Work task
Copy the rows from the line containing "2020 Hyundai KONA" to the line containing "Hobo Bag Chain Link", both included, without changing anything.

Entries provided
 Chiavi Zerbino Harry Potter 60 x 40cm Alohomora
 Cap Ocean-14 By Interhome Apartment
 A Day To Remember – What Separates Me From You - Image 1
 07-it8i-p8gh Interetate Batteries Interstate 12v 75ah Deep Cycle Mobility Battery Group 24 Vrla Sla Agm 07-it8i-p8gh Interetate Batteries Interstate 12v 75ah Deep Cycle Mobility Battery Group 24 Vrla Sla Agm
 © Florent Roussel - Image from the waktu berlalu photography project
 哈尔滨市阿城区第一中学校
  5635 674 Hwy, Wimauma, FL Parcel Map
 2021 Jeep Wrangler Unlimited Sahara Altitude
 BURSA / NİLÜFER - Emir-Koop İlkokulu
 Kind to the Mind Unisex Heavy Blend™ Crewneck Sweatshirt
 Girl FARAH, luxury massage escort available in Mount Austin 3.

* * *

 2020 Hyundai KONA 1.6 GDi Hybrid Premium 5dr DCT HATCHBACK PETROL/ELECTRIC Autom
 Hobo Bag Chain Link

Exercise answer
 2020 Hyundai KONA 1.6 GDi Hybrid Premium 5dr DCT HATCHBACK PETROL/ELECTRIC Autom
 Hobo Bag Chain Link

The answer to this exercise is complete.